### BRANO DA LEGGERE:
┌────────
Perché si è candidato al Comune di Termoli?
“Da sempre sento questa vicenda della politica come un compito, in quanto cittadino termolese e in quanto cristiano. Mi ha colpito ciò che ha detto Mons. Parolin qualche settimana fa a proposito di un impegno in prima persona nelle vicende della città e del mondo. Altri magari lo fanno in altro modo. Per me vuol dire provare a fare qualcosa per la mia città.”
Per candidarsi bisogna che la politica piaccia. Che cosa Le piace della politica?
“Sono un uomo del fare. Mi è sempre piaciuta un’espressione di don Milani che diceva: a che cosa servono le mani pulite, se poi le teniamo in tasca? La politica è soprattutto lavoro, possibilità di fare e far fare. Poi c’è anche la parte di rappresentanza: discutere, stringere mani e tagliare nastri. Ma non è la mia preferita. La rappresentanza deve servire il lavoro, non viceversa”
È già stato eletto nel passato?
└────────
### DOMANDE SUL MATERIALE:
1. Cita dall'intervista il passo che inizia con "Perché si è" e termina con "piace della politica?".
2. Rispondi alle seguenti domande sull'intervista.
(a) Chi ha parlato, qualche settimana prima, di un impegno in prima persona nelle vicende della città e del mondo?
(b) Di chi è l'espressione sulle mani pulite tenute in tasca?
(c) Secondo l'intervistato, che cosa deve servire la rappresentanza?

### DATI ARCHIVIATI:
┌────────
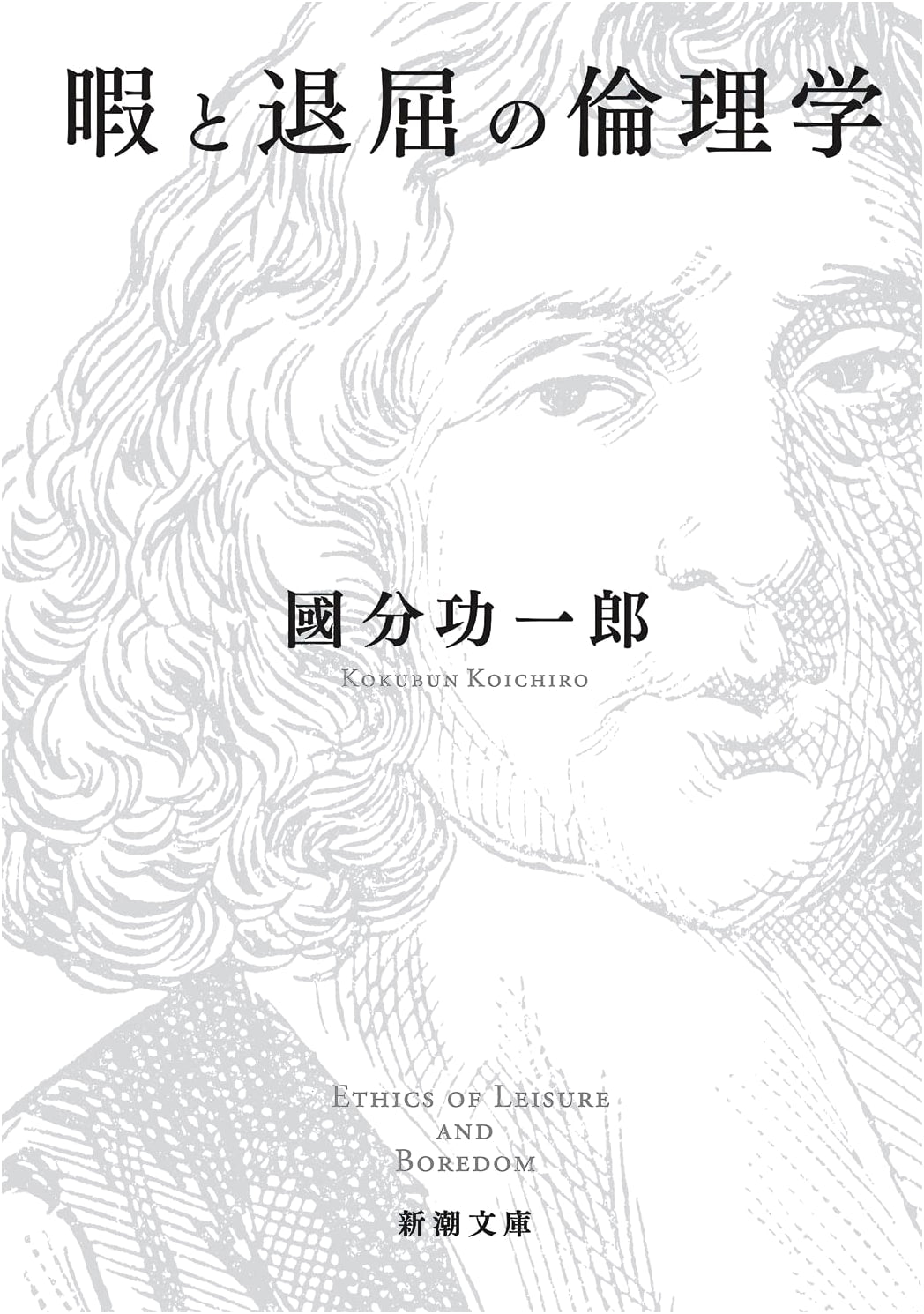 The Ethics of Boredom by Koichiro Kokubun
└────────
### RISPOSTE IN ORDINE:
1.
Perché si è candidato al Comune di Termoli?
“Da sempre sento questa vicenda della politica come un compito, in quanto cittadino termolese e in quanto cristiano. Mi ha colpito ciò che ha detto Mons. Parolin qualche settimana fa a proposito di un impegno in prima persona nelle vicende della città e del mondo. Altri magari lo fanno in altro modo. Per me vuol dire provare a fare qualcosa per la mia città.”
Per candidarsi bisogna che la politica piaccia. Che cosa Le piace della politica?

2.
(a) Mons. Parolin.
(b) Di don Milani.
(c) Il lavoro.